_What needs to be done:_ Copy the whole listing below word for word, leaving out the pictures.

Stored entries:
☆ ☆ ☆ ☆ ☆

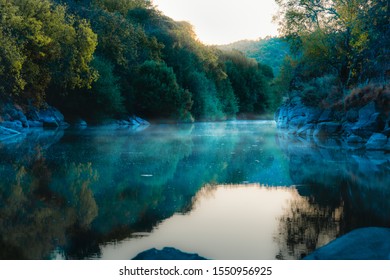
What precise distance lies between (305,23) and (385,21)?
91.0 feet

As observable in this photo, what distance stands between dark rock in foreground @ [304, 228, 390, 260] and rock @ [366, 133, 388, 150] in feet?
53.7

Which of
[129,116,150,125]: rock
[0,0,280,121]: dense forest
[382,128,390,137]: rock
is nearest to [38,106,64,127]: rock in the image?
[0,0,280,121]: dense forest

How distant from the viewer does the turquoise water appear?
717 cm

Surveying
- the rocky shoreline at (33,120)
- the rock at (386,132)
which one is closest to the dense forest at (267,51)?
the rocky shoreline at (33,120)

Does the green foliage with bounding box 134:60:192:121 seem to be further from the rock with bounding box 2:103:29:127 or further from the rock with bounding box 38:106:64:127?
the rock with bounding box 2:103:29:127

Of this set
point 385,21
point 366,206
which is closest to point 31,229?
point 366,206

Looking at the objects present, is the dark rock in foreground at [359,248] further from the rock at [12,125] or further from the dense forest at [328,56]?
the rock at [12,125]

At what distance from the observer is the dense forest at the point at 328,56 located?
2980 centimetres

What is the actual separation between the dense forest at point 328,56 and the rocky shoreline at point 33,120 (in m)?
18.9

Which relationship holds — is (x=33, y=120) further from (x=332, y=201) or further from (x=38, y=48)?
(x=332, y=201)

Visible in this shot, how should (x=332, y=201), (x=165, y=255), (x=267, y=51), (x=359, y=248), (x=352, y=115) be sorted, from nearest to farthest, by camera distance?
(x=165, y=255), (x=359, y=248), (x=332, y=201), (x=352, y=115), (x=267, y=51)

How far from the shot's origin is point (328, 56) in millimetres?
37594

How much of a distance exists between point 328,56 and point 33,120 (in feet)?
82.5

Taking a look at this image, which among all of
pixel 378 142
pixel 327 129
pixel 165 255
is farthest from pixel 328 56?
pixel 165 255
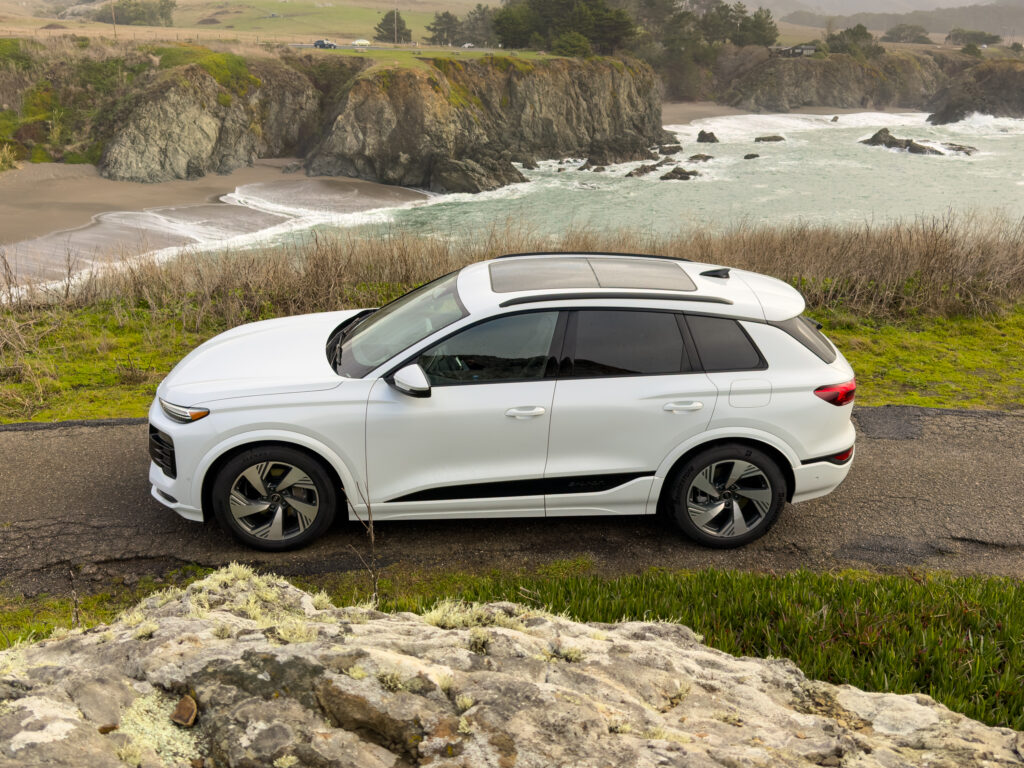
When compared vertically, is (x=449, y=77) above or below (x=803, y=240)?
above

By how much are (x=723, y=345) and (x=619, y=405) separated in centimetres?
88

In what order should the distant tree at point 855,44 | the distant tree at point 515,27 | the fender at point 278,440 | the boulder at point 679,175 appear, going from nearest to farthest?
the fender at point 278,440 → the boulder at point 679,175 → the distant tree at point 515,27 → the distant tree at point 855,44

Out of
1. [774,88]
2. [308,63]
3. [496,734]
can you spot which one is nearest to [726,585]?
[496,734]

☆ ☆ ☆ ☆ ☆

_Task solution:_
What precise distance lies between (305,23) and (385,21)?
91.0 feet

As observable in this photo, what distance stands between dark rock in foreground @ [304, 228, 390, 260] and rock @ [366, 133, 388, 150] in feet?
53.7

Which of
[129,116,150,125]: rock
[0,0,280,121]: dense forest
[382,128,390,137]: rock
is nearest to [38,106,64,127]: rock in the image?
[0,0,280,121]: dense forest

How distant from the viewer does the turquoise water appear?
717 cm

Surveying
- the rocky shoreline at (33,120)
- the rock at (386,132)
which one is closest to the dense forest at (267,51)?
the rocky shoreline at (33,120)

Does the green foliage with bounding box 134:60:192:121 seem to be further from the rock with bounding box 2:103:29:127 or further from the rock with bounding box 38:106:64:127?
the rock with bounding box 2:103:29:127

Of this set
point 385,21
point 366,206
which is closest to point 31,229?
point 366,206

Looking at the objects present, is the dark rock in foreground at [359,248] further from the rock at [12,125] or further from the dense forest at [328,56]?
the rock at [12,125]

At what distance from the observer is the dense forest at the point at 328,56 located?
2980 centimetres

What is the actual separation between the dense forest at point 328,56 and the rocky shoreline at point 33,120 (in m)?
18.9

Which relationship holds — is (x=33, y=120) further from (x=332, y=201) or further from (x=38, y=48)?
(x=332, y=201)

Visible in this shot, how should (x=332, y=201), (x=165, y=255), (x=267, y=51), (x=359, y=248), (x=352, y=115) be sorted, from nearest to farthest, by camera distance?
(x=165, y=255), (x=359, y=248), (x=332, y=201), (x=352, y=115), (x=267, y=51)

How far from the shot's origin is point (328, 56) in millimetres?
37594

How much of a distance exists between point 328,56 and point 33,120 (in feet)?
82.5

Taking a look at this image, which among all of
pixel 378 142
pixel 327 129
pixel 165 255
is farthest from pixel 328 56?
pixel 165 255
When compared vertically, is (x=449, y=77) above or below (x=803, y=240)?
above

By how much are (x=723, y=345) and (x=619, y=405) separated in centimetres?
88

In what order should the distant tree at point 855,44 | the distant tree at point 515,27 | the fender at point 278,440 | the boulder at point 679,175 appear, going from nearest to farthest?
the fender at point 278,440 → the boulder at point 679,175 → the distant tree at point 515,27 → the distant tree at point 855,44

Out of
1. [774,88]
2. [308,63]
3. [496,734]
can you spot which one is nearest to [726,585]?
[496,734]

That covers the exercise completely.